Sorry, I meant 17 and 1/2 years younger. ;)
IMO that's what many don't get. It's not meant to be what DCL is to WDW. It's not even a park that supposed to be a destination park. It's a park built for Frisco and it's growing population.
 

flynnibus

Premium Member
Disney killed the golden goose and it was just a matter of time till the tipping point arrived.

The first two generations after wdw open were converted into fierce brand loyalists. Wowed ans swooned, they regenerated with the next generation through the kids growing up and repeating the cycle.

Disney created ‘fans’ who would actually shape their lifestyle around wdw vacations. Borderline cult-like… and the reputation earned ensured a new feeder line of new recruits.

But in the 2000s they started taking this for granted. New waves of leadership focused on cashing in verse ensuring the cycled continued.

Then Disney started directly chipping away at the things that nurtured the loyalists. They started treating guests like “your dollars are replacable”. Disney basically stopped building brand loyalty and instead focused on capitalizing on the guest… even blatantly in front of them.

Defense like “everyone else does it…” highlighted exactly that. Disney was no longer different…. The cycle was broken and now Disney no longer had blind faith from their customers. People openly feel nickled and dimed. It’s every family for themselves….

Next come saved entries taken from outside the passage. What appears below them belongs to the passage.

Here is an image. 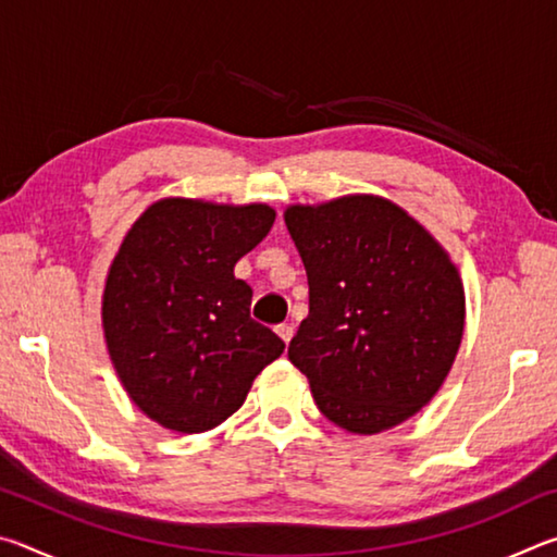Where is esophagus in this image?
<instances>
[{"mask_svg": "<svg viewBox=\"0 0 557 557\" xmlns=\"http://www.w3.org/2000/svg\"><path fill=\"white\" fill-rule=\"evenodd\" d=\"M275 332H277V336H280L285 344H289L292 336H295V329H292L289 324H280V326L275 329Z\"/></svg>", "mask_w": 557, "mask_h": 557, "instance_id": "esophagus-1", "label": "esophagus"}]
</instances>
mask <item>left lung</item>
Returning <instances> with one entry per match:
<instances>
[{"mask_svg":"<svg viewBox=\"0 0 557 557\" xmlns=\"http://www.w3.org/2000/svg\"><path fill=\"white\" fill-rule=\"evenodd\" d=\"M309 317L289 342L317 408L356 435L400 425L435 398L465 334V285L425 225L383 196L285 211Z\"/></svg>","mask_w":557,"mask_h":557,"instance_id":"left-lung-1","label":"left lung"}]
</instances>
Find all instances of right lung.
<instances>
[{"label": "right lung", "mask_w": 557, "mask_h": 557, "mask_svg": "<svg viewBox=\"0 0 557 557\" xmlns=\"http://www.w3.org/2000/svg\"><path fill=\"white\" fill-rule=\"evenodd\" d=\"M275 223L268 203L162 199L132 223L108 270L102 332L129 400L184 435L219 428L285 351L233 275Z\"/></svg>", "instance_id": "right-lung-1"}]
</instances>
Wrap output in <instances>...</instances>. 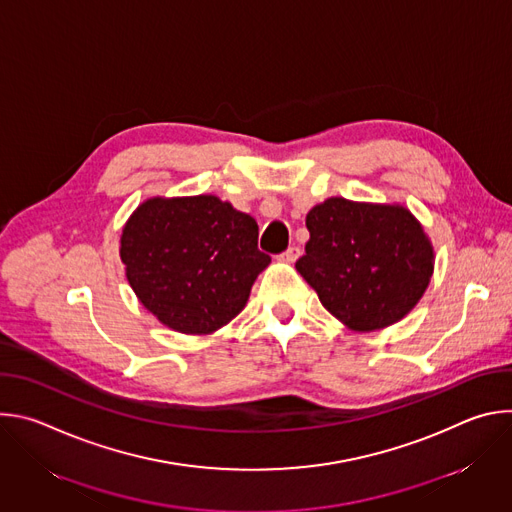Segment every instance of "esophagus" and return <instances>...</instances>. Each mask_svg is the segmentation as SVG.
I'll list each match as a JSON object with an SVG mask.
<instances>
[{
  "mask_svg": "<svg viewBox=\"0 0 512 512\" xmlns=\"http://www.w3.org/2000/svg\"><path fill=\"white\" fill-rule=\"evenodd\" d=\"M300 255H302L300 247H298V245H291L287 251H283V253L279 255V261H285V263H294V261H296Z\"/></svg>",
  "mask_w": 512,
  "mask_h": 512,
  "instance_id": "34e87169",
  "label": "esophagus"
}]
</instances>
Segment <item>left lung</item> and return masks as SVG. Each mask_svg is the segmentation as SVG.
<instances>
[{
    "mask_svg": "<svg viewBox=\"0 0 512 512\" xmlns=\"http://www.w3.org/2000/svg\"><path fill=\"white\" fill-rule=\"evenodd\" d=\"M306 227L310 241L296 269L352 330L395 324L423 296L433 249L403 206L328 198L308 212Z\"/></svg>",
    "mask_w": 512,
    "mask_h": 512,
    "instance_id": "left-lung-1",
    "label": "left lung"
}]
</instances>
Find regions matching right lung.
I'll return each mask as SVG.
<instances>
[{"mask_svg": "<svg viewBox=\"0 0 512 512\" xmlns=\"http://www.w3.org/2000/svg\"><path fill=\"white\" fill-rule=\"evenodd\" d=\"M255 218L216 196L152 198L127 221L121 261L139 302L162 324L208 334L247 304L271 257Z\"/></svg>", "mask_w": 512, "mask_h": 512, "instance_id": "1", "label": "right lung"}]
</instances>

So the armor is gone… you are exposed to just see how much you can land before customers give up on you.

Disney was coasting on it’s past reputation while not restocking the barn. Generational loyalty is gone. Wdw becomes more ‘one and done’… something people grimmice through to say they did it… but no longer join the cult.

It accelerates into a death spiral as disney monetizes more to sustain growth while doing little to indoctrinate new loyalists… and making its own barrier to conversion even taller.

Now sustaining growth is too hard… you are too big… defending your own price differentiation makes you too inflexible.. and it costs too much to keep innovating so you slumble and slow even more.


Disney’s turning their back on their brand loyalty and what created it killed the golden goose.

Disney turned everyone into park commandos… then monetized it and everything short of taking a dump… and then can’t find their way back to what actually created that kind of lifelong fan.

All empires eventually fall…
 

MrPromey

Well-Known Member
Again, cheaper isn’t just the strategy for certain ventures. It’s the current plan for the whole division.
What are they in the active stages of working on right now that we have real details on besides these two things?

I tried looking up the UK project and could find zero details with no start date even planned on construction or exactly what it will have - only that it's expected maybe as early as 2030?

I know RRR is scheduled for closer this year and a replacement but I have to imagine if it'll be what we are expecting it to be, it will be better than what it's replacing and what carries the same theme down the guest path a bit, today.

Beyond that, I'm not aware of anything else not still in the planning stages.

Not doubting you but if you know more, can you post a link or suggest a google search term so I can get up to speed?
 

MrPromey

Well-Known Member
Disney killed the golden goose and it was just a matter of time till the tipping point arrived.

The first two generations after wdw open were converted into fierce brand loyalists. Wowed ans swooned, they regenerated with the next generation through the kids growing up and repeating the cycle.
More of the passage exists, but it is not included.